--- KUTIPAN ---

JAKARTA, KOMPAS.com - Guru Besar Fakultas Hukum Universitas Indonesia Satya Arinanto menyinggung donatur asing dalam isu partisipasi publik di setiap proses revisi atau pembentukan undang-undang.
Hal ini disampaikan Satya saat menjadi ahli untuk DPR-RI dalam sidang uji formal Undang-Undang TNI Nomor 3 Tahun 2025 yang digelar di Mahkamah Konstitusi (MK), Jakarta Pusat, Senin (21/7/2025).
Dalam sidang perkara nomor 45, 56, 69, 75, 81/PUU-XXIII/2025, Satya menyebut pernah mengalami sendiri bagaimana partisipasi publik yang dimaksud oleh NGO dan LSM adalah titipan dari donatur asing.
Baca juga: Ketika Prabowo Sambangi Rumah Jokowi dan Pamer Hasil Keliling Dunia...
"Saya temukan itu adalah adanya peran lembaga donor dalam pembentukan memberikan masukan, ini saya pernah alami, karena saya dalam perjalanan karier saya beberapa kali diminta lembaga donor dari Belanda untuk mereview dana yang diberikan kepada berbagai macam, apakah NGO atau LSM, apakah sesuai peruntukannya," kata Satya.

--- BARIS YANG DITAMPILKAN ---

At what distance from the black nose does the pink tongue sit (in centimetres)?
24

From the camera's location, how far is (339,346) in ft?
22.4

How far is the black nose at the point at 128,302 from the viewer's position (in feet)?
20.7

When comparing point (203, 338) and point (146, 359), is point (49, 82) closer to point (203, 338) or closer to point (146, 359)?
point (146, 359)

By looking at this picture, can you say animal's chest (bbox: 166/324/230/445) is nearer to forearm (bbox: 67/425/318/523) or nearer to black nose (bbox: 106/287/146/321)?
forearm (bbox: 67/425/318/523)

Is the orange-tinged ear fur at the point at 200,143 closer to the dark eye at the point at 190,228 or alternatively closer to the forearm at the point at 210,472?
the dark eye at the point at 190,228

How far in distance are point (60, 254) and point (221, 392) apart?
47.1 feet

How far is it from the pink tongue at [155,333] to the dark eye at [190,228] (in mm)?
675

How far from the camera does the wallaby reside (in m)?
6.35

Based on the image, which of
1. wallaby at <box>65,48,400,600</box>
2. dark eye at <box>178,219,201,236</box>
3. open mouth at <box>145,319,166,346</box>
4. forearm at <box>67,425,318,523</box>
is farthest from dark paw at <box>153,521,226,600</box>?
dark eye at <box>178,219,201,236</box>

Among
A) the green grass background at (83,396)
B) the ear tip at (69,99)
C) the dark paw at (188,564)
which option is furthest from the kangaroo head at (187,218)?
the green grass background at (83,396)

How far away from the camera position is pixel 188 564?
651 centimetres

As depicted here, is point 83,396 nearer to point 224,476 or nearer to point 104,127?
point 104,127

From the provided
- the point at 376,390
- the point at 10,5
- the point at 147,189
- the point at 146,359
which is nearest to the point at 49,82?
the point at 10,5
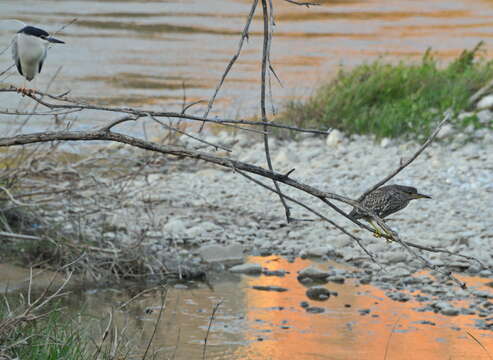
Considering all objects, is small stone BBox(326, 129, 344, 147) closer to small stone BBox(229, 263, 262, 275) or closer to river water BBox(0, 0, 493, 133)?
river water BBox(0, 0, 493, 133)

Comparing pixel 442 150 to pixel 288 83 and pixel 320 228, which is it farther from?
pixel 288 83

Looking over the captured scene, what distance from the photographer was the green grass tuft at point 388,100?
33.4ft

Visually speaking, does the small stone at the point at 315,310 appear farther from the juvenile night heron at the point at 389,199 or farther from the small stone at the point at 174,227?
the small stone at the point at 174,227

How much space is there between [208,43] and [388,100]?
7302 mm

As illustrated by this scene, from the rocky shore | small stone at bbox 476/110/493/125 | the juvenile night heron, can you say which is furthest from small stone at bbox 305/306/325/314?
small stone at bbox 476/110/493/125

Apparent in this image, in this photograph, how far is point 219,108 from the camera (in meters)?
12.4

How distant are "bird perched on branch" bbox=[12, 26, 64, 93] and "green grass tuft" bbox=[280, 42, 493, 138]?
5.74 meters

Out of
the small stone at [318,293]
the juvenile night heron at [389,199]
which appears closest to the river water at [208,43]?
the small stone at [318,293]

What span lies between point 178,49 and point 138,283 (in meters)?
10.9

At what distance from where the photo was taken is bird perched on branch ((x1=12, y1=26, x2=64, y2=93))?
4.83 metres

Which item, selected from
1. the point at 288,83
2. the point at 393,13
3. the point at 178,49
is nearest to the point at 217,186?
the point at 288,83

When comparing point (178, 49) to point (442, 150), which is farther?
point (178, 49)

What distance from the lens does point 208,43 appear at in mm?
17609

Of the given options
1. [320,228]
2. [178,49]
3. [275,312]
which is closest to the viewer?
[275,312]
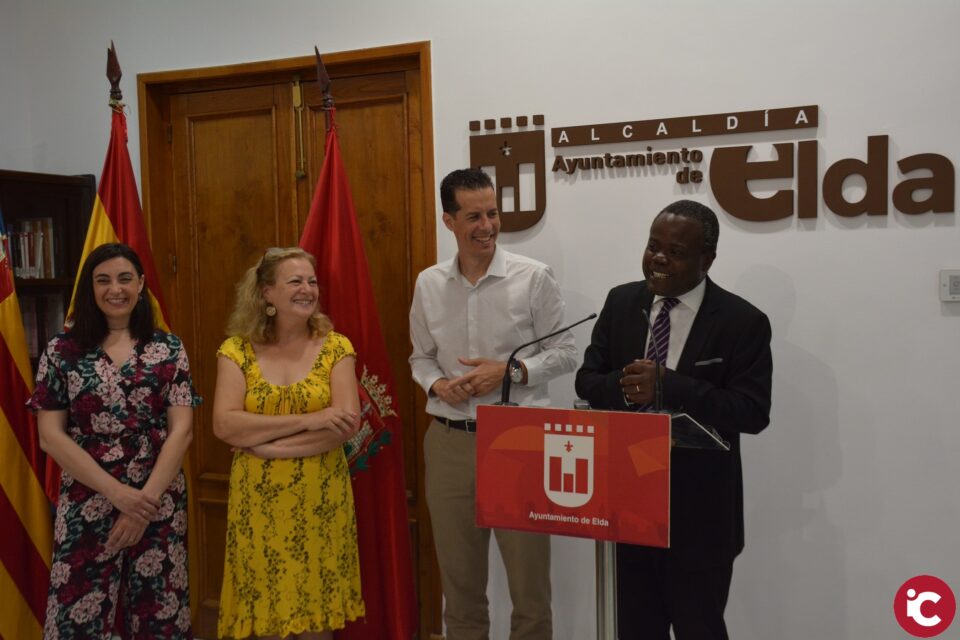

---

(TUGAS TERTULIS)
Sunting bagian kutipan tentang sidang uji formal UU TNI, dari "JAKARTA, KOMPAS.com - Guru" sampai "dari donatur asing.", lalu tulis ulang dengan "donatur asing" diganti "penyandang dana asing".

(HASIL DI BAWAH)
JAKARTA, KOMPAS.com - Guru Besar Fakultas Hukum Universitas Indonesia Satya Arinanto menyinggung penyandang dana asing dalam isu partisipasi publik di setiap proses revisi atau pembentukan undang-undang.
Hal ini disampaikan Satya saat menjadi ahli untuk DPR-RI dalam sidang uji formal Undang-Undang TNI Nomor 3 Tahun 2025 yang digelar di Mahkamah Konstitusi (MK), Jakarta Pusat, Senin (21/7/2025).
Dalam sidang perkara nomor 45, 56, 69, 75, 81/PUU-XXIII/2025, Satya menyebut pernah mengalami sendiri bagaimana partisipasi publik yang dimaksud oleh NGO dan LSM adalah titipan dari penyandang dana asing.